Implant allows toddler to hear for first time Medicine: A hearing impaired girl can sing, talk and listen with the aid of a controversial electronic device.

March 08, 1998|By Suzanne Loudermilk | Suzanne Loudermilk,SUN STAFF

For Becca Meyers, every sound heard, every syllable spoken, seems a small miracle.

The Timonium toddler lived in silence for the first two years of her life. Her parents' conversation, her siblings' laughter -- even the wail of a fire engine -- were shut out by profound deafness.

It wasn't until a controversial electronic device was implanted deep inside her ear that she began to hear -- and then to talk, laugh and sing. Since early last year, when Becca's cochlear implant was activated, her vocabulary has grown from simple words such as "home," "up" and "off" to multisyllabic icons including "McDonald's" and "Nintendo."

"It's a miracle to us," says mother Maria Meyers. "Every day gets better and better."

Although about 8,000 children under 14 have received the implant, the surgery has triggered alarm among many in the deaf community. They say the implants are unnecessary and give parents a false sense of hope for children who always will be deaf.

Winfield McChord Jr., headmaster of the American School for Deaf in West Hartford, Conn., the nation's oldest school for the deaf, explains the deaf community's position: "They don't feel they're broken, so they don't know why people want to fix them."

Becca's parents and other proponents, however, praise the implant for allowing children to understand speech at a critical time in their development.

"I look at the implant as the best hearing aid you can give your child," Mrs. Meyers says. "How could you not do it?"

The Meyerses' journey into the deaf culture did not begin until Becca was 13 months old. Until then, Maria Meyers and her husband, Mark, did not realize their youngest child could not hear.

"She's the third baby. The thing is, everyone talks for them," Mrs. Meyers says. "Never in a million years did we dream she was profoundly deaf."

Her birth was routine, her parents say. She arrived on a chilly Sunday on Nov. 20, 1994, weighing 8 pounds 2 ounces. They christened her Rebecca Anne.

They had no idea that defective hair cells in her inner ear affected her hearing.

"She was so bright. She watched everything," Mrs. Meyers says. tell the kids to get their coats and she would crawl to her coat. She knew the routine of the house."

But Becca was slow to sit up and walk. Soon, the Meyers noticed signs that she might not be hearing normally.

She didn't look up when her parents called her. She didn't turn her head when a fire engine screamed by.

"It wasn't an instantaneous moment. But we were questioning," Mrs. Meyers says.

Finally, they took Becca to an audiologist. They were unprepared for his findings.

"He said, 'We're getting nothing. We think she's profoundly deaf,' " Mrs. Meyers recalls. "Time stopped. Everything stopped."
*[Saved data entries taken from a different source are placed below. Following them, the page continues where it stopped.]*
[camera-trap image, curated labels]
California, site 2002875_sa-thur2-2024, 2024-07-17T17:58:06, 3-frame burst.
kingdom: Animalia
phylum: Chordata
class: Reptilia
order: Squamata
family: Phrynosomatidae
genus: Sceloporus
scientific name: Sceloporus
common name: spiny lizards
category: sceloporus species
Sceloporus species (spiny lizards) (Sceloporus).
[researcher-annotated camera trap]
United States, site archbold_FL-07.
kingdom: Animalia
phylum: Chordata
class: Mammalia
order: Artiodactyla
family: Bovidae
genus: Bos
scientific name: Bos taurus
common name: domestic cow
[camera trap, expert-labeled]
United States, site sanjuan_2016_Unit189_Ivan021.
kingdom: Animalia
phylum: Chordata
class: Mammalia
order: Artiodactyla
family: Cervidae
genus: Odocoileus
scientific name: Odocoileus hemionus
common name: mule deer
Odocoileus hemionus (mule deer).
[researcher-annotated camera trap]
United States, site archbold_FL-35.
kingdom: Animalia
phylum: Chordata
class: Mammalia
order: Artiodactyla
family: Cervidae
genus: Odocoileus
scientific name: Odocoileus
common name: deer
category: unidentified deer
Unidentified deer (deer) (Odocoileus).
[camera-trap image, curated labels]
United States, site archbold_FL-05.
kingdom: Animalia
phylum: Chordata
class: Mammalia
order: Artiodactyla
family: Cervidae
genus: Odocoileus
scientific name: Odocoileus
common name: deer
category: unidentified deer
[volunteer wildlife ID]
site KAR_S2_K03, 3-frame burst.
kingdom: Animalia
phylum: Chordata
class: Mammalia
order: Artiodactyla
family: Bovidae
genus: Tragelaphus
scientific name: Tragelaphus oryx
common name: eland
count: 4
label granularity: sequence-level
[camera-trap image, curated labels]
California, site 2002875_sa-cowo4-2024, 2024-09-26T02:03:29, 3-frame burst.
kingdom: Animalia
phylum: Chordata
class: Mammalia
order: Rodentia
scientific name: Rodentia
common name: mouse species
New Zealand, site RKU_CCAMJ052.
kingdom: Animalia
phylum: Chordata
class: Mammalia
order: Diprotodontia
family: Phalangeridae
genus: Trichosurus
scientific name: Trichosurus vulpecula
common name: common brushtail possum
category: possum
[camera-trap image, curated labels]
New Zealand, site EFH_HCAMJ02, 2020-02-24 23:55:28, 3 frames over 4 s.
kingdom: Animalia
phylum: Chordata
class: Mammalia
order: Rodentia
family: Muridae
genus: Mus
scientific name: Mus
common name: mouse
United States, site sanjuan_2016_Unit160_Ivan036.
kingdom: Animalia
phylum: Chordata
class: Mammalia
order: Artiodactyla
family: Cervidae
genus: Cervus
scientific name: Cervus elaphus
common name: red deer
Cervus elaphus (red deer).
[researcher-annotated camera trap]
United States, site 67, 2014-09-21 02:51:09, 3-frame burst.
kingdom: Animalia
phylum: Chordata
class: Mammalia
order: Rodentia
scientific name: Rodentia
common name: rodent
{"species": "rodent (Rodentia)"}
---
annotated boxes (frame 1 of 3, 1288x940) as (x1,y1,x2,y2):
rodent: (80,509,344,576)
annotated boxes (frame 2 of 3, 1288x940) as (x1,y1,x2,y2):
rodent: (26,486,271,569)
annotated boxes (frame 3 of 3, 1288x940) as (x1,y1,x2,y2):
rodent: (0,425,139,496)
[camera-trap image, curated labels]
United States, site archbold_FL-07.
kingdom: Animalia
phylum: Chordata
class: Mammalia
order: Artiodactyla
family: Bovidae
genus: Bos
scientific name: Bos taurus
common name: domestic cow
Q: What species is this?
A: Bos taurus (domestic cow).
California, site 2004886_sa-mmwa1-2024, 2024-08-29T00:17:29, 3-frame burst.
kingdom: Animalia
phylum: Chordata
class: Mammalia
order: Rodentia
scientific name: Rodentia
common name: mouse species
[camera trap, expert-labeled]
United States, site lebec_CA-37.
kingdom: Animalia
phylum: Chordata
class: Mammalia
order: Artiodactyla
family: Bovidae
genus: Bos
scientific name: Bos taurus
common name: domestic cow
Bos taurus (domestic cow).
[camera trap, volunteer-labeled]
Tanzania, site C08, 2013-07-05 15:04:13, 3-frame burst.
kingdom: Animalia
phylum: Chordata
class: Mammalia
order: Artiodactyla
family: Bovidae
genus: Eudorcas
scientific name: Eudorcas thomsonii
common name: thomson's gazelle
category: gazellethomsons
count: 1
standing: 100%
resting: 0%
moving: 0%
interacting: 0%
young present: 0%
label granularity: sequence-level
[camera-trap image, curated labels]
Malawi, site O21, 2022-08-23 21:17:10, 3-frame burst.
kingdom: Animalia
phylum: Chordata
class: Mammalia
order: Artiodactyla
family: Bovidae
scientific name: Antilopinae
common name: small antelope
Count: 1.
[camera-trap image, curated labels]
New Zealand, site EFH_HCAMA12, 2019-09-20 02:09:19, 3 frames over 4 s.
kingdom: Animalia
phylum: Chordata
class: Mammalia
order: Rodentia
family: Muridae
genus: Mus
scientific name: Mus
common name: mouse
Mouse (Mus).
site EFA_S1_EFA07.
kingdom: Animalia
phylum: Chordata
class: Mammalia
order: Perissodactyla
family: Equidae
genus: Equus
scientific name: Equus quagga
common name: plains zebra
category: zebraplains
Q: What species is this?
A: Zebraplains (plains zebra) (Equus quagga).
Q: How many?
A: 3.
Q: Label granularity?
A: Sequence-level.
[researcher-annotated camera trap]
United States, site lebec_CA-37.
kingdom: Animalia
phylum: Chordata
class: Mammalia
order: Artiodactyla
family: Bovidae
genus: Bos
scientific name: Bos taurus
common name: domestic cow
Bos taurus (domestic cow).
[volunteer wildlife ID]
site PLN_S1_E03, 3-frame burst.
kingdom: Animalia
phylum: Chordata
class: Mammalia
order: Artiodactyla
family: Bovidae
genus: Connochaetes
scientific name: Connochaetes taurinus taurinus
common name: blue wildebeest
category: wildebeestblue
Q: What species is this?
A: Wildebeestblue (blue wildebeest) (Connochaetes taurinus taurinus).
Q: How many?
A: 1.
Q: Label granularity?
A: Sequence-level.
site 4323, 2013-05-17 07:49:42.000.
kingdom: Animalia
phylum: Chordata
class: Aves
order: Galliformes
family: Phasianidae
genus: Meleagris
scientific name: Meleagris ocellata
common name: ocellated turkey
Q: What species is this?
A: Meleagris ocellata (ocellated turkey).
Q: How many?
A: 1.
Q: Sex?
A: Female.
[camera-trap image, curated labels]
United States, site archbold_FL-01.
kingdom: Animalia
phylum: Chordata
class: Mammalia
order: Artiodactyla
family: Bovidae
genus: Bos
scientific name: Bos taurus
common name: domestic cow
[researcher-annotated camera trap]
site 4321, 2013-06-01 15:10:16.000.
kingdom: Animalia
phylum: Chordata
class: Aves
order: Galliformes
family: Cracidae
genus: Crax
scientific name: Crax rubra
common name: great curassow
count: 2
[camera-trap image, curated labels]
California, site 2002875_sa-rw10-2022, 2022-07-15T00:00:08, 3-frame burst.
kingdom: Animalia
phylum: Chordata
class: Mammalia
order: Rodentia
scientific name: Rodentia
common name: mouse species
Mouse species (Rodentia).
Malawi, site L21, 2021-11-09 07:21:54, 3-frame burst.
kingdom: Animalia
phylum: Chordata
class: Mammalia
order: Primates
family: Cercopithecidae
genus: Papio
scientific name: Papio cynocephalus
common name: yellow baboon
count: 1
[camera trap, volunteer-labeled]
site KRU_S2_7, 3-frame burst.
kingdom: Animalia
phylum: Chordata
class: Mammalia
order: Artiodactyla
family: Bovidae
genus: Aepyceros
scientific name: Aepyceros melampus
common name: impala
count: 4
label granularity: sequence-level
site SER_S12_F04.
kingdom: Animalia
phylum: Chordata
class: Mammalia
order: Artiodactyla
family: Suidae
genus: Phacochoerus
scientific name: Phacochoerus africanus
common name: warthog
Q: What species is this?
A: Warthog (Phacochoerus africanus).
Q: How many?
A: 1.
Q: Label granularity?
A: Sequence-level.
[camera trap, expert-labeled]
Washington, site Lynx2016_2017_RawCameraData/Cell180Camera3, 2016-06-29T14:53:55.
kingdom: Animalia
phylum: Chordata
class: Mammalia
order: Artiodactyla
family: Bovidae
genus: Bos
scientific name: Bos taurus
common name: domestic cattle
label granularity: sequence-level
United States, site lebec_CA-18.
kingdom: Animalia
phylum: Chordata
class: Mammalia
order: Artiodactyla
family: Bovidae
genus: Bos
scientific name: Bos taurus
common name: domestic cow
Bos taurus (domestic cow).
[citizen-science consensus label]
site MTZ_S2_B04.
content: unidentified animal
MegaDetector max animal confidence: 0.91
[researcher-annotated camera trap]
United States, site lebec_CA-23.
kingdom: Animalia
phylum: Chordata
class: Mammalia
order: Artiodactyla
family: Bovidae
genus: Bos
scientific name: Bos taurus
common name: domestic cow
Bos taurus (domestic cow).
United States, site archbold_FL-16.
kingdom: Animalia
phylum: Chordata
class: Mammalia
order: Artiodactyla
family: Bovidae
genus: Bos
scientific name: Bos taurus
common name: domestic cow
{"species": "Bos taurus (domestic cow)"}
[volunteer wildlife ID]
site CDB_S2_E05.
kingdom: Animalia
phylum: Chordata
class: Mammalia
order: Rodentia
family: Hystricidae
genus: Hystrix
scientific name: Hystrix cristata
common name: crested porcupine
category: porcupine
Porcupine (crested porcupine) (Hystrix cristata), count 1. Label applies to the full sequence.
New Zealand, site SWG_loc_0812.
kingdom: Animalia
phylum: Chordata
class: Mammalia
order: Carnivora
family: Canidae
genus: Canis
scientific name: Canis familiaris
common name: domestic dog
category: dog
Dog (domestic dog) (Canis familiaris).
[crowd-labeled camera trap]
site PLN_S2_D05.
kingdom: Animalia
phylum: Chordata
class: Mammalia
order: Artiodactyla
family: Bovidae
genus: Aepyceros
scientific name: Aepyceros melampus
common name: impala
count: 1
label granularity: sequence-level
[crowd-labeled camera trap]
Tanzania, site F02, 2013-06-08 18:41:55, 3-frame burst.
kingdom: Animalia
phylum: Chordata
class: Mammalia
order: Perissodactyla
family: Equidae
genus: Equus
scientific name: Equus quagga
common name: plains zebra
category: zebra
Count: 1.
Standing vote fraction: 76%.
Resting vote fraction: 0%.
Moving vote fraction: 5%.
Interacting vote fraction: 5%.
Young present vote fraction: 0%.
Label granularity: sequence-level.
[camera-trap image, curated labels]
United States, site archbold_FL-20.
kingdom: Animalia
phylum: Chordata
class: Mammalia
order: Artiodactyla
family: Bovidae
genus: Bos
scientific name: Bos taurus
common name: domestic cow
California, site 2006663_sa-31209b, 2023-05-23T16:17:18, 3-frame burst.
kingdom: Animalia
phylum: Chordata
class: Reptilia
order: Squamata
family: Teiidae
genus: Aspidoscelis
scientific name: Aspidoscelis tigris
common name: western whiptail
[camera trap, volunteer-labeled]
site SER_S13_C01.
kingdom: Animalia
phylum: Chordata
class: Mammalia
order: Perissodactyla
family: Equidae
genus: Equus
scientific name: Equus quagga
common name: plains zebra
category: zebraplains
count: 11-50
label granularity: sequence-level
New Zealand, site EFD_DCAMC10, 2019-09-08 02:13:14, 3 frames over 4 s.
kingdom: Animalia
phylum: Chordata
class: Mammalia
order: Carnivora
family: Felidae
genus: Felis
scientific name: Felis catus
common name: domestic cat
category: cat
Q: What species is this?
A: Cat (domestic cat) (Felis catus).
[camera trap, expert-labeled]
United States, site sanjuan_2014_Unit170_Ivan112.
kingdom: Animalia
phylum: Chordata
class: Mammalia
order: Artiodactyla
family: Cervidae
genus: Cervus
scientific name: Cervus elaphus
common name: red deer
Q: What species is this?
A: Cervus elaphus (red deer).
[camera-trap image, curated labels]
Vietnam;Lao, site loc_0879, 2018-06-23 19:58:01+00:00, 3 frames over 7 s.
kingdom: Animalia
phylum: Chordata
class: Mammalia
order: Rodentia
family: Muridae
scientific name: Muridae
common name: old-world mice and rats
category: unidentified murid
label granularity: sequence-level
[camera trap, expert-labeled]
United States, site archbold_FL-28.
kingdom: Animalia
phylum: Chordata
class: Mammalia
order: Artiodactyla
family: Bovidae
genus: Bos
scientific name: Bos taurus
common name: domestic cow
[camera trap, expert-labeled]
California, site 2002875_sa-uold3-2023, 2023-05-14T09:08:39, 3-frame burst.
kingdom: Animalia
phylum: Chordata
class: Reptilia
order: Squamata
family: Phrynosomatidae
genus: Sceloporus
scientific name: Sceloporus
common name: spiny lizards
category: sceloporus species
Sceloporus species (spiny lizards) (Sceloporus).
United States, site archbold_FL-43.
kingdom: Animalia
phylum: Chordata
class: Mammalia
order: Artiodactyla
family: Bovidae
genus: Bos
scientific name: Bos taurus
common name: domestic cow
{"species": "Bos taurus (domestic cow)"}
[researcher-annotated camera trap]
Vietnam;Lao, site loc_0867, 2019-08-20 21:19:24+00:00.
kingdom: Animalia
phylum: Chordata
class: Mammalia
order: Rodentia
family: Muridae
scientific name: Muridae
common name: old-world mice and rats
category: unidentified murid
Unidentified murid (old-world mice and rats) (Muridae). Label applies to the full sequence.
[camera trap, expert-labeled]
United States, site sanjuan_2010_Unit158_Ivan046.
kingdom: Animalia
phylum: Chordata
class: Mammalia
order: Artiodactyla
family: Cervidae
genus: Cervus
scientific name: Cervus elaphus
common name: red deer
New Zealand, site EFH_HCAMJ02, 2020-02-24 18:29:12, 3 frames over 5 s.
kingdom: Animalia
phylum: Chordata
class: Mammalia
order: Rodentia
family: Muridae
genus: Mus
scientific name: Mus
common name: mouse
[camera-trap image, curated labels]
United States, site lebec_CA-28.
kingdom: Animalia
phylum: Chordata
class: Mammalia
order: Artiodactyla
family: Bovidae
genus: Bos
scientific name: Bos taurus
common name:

She remembers sobbing in the parking lot on that gray, rainy March day in 1996.

The Meyerses had no experience with deafness. There was no family history of it; in fact, 90 percent of deaf children are born to hearing parents.

"It was a great unknown," says Mr. Meyers, 36, a sales manager for Oxford Molecular Group, a scientific software company. "What is her life going to be like?"

Stunned, the Meyerses, who were college sweethearts at Loyola College, began to explore options for Becca. Should she use sign language, lip reading, learn to speak, do all of them?

They visited the Maryland School for the Deaf's Columbia campus, searched the Web, learned sign language and met with Johns Hopkins Hospital's Dr. John Niparko, one of the nation's top cochlear-implant surgeons.

Unlike hearing aids, which amplify sounds, cochlear implants translate sound into electrical impulses piped to the inner ear through a tiny exterior microphone, a magnetic coil attached to the head and a computer processor the size of a pager. The signals, which are sent through the auditory nerve to the brain, allow a natural spectrum of sounds.

The Meyerses weighed the risks associated with the implants, including the 1 1/2 -hour surgery and possible facial-nerve side effects, and the benefits -- a child who could communicate in a hearing world.

At times, they faced strong opposition.

"People would say, 'It's invasive surgery. You don't want to do this to your baby,' " Mrs. Meyers says. "We went through a lot of pain."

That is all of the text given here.